* _DOCUMENT SEGMENT_:
<<<<

8 May 2016

Interview - Peter Averi

From The Sunday Feature, 1:55 pm on 8 May 2016

Peter Averi interviewed by James Gardner 13 November 2014.
Edited and corrected by James Gardner and Peter Averi 6 May 2016.

Full transcript of an interview conducted for The Fall and Rise of Harpsichord 6.

James Gardner: What are your recollections of the Goff harpsichord arriving in 1956?

Peter Averi:  On the day that the harpsichord arrived, at what was then the Waring Taylor Street studios in Wellington, I just happened to be around as a Programme Officer. And I was invited to help unpack it and give it a try. So in actual fact I was the first person to play it in New Zealand. It was a most beautifully constructed instrument. Beautiful walnut case. Very impressive, and a great range of stops: 16’, 8’ and 4’; two manuals. On appearance, it should have been a wonderful asset. It was bought for the National Orchestra. James Robertson personally selected it in England. Unfortunately as time went on, it was proved that it was not a very powerful instrument for public use – it was a drawing room harpsichord, despite its large size.

Talk me through the unpacking of the instrument.

I have to say I do remember the very impressive case that it came in. Curtis and Co. were the official carrier for the National Orchestra, and they trundled this huge crate downstairs into the Waring Taylor Street studio. It had to be unpacked downstairs because the weight of it would have been impossible to lift upstairs. So they gradually unpeeled this shiny metallic material around it – it was in a tin-lined case. This was in the days before all the fancy polystyrene things they use for packing now. But it was in excellent condition. Of course the cradle was disassembled – they brought that bit out first, I think, and that was assembled into the legs and the framework to take the actual body of the harpsichord. And there was a gang of men there to help. I do remember one humorous incident – the carriers stood back to admire this beautiful instrument; we lifted the lid and one of the carriers said “Hey – they’ve got the keys round the wrong way!”, that the black should be white and the white should be black. [laughs]. He felt there’d been a dreadful mistake!  

Well anyway, I drew up a chair and of course the instrument was pretty badly out of tune, as one would expect, bouncing across the ocean. But nevertheless, I do remember it was a very sweet sound – we hadn’t heard anything quite like it. James Robertson then came bouncing down the stairs, in his usual enthusiastic way, and he was full of excitement and wanted to launch it publicly as soon as possible.

Can you tell me more about James Robertson himself, as a character, and how he came to source the harpsichord?

>>>>

* _REQUIRED WORK_:
• 1. Quote, word for word, the part of the Goff harpsichord interview that begins with the words containing "Peter Averi:  On" and ends with "of the instrument.".
• 2. Continue the interview about the Goff harpsichord, picking up right after its final sentence.
The lines that follow play no part in the work here and can be left unread.

* _MATERIAL SUPPLIED_:
<<<<

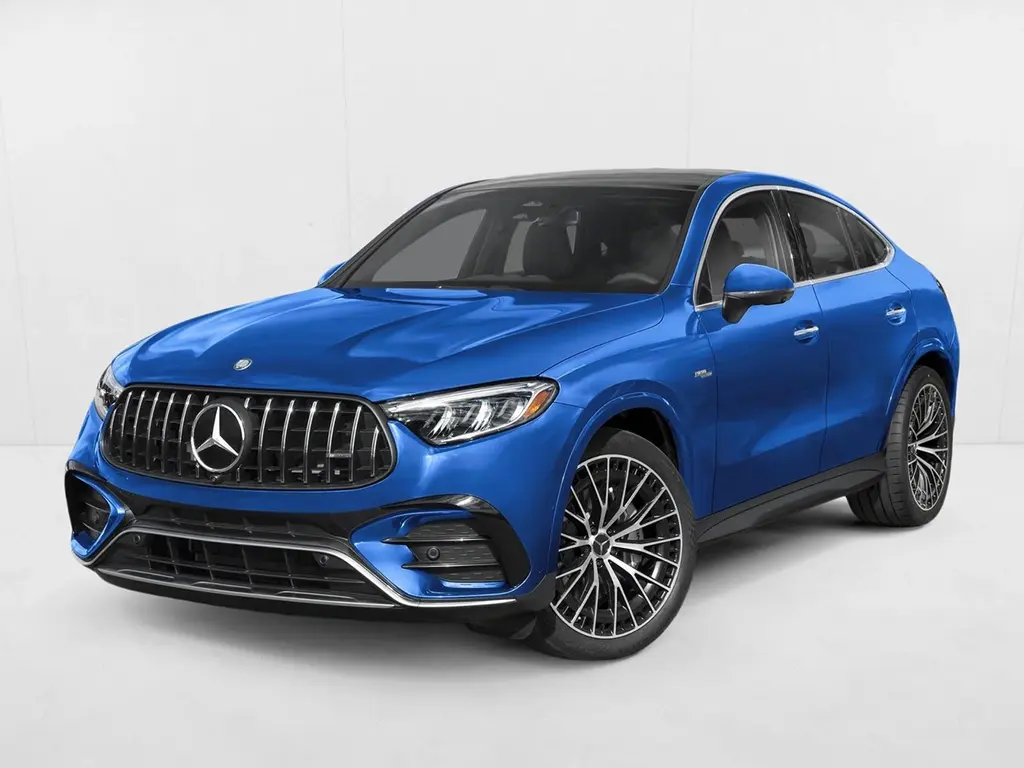 Mercedes Clase GLC AMG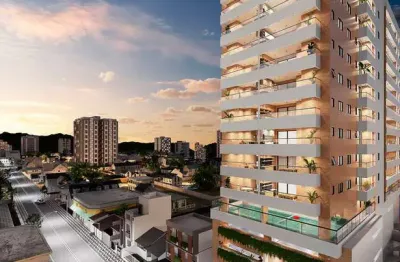 Empreendimento único no boqueirão - 3 e 2 dormitórios com 2 vaga de garagem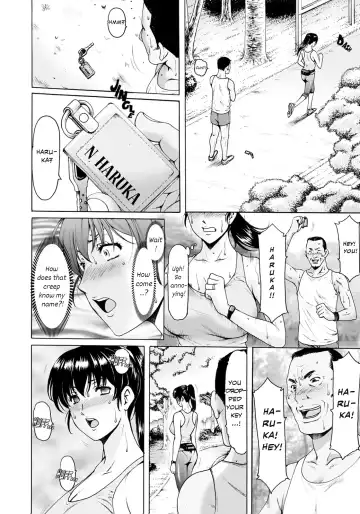 [Hoshino Ryuichi] Saimin Netorare Zuma Haruka Ch. 4 (decensored) Fhentai - Page 4
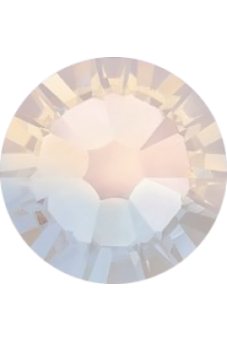 Стразы Swarovski White Opal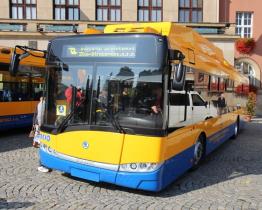 Pro Zlín a Otrokovice se v příštích letech vyrobí až 60 nových trolejbusů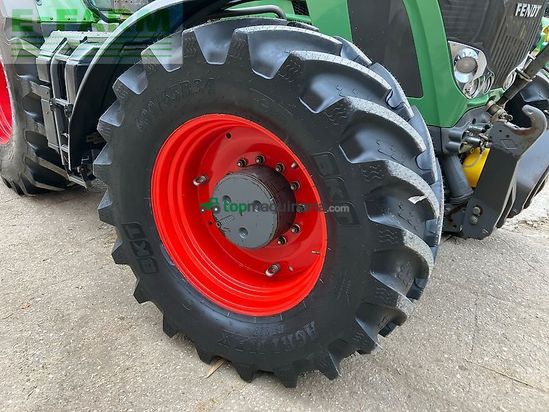 Tractor agrícola - Fendt - 922 com 3 *motor überholt*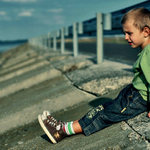 Alone...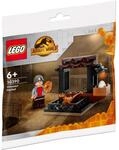 LEGO&reg; LEGO&reg; 30390 Juassic World - Dinosaur Market (Recruitment Bag)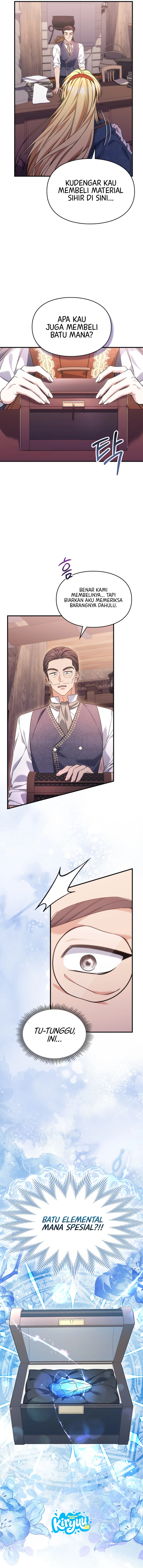 Baca Time Healer Ceres Chapter 10 Bahasa Indonesia page 16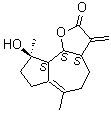 结构式 CAS# 68370-47-8, 木香内酯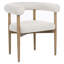 Matilda Boucle Upholstered Dining Chair-325439178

>>>>

* _RESPONSES TO THE TASKS_:
• 1.
Peter Averi:  On the day that the harpsichord arrived, at what was then the Waring Taylor Street studios in Wellington, I just happened to be around as a Programme Officer. And I was invited to help unpack it and give it a try. So in actual fact I was the first person to play it in New Zealand. It was a most beautifully constructed instrument. Beautiful walnut case. Very impressive, and a great range of stops: 16’, 8’ and 4’; two manuals. On appearance, it should have been a wonderful asset. It was bought for the National Orchestra. James Robertson personally selected it in England. Unfortunately as time went on, it was proved that it was not a very powerful instrument for public use – it was a drawing room harpsichord, despite its large size.

Talk me through the unpacking of the instrument.

• 2.
James was a man of great energy. Even on his first public concert in Wellington, he was so energetic in his conducting that his buttonhole flew out of his lapel and landed on one of the violinists [laughs]. He was a loveable man because he had a great enthusiasm for everything that he did, and he did a tremendous job to promote the orchestra in those early years, when there were still letters to the editor from “irate taxpayer” about the cost of the orchestra. James did a great deal to try and promote the orchestra in all sorts of ways – the Promenade Concerts, for example, started in his time. So I do remember him as a man of boundless enthusiasm.

Do you know how he got connected with Goff in the first place?

That I don’t know, I’m sorry to say, but James must have made contact in some way. Goff in the early part of those years was a noted harpsichord maker. I discovered that in actual fact he was called to the bar – that was his profession – but he was an amateur harpsichord builder, which eventually developed into quite a big business. He was a cabinet maker in a small way, but his main cabinet work was done by a man named Cobby who was a very skilled craftsman. He built the case that we’re talking about. How James came to actually select it, that I don’t remember. I don’t recall that he was actually over in England – he was certainly resident here. But anyway, we gave James Robertson the credit for selecting the instrument.

And after he came bounding down the stairs, what happened next?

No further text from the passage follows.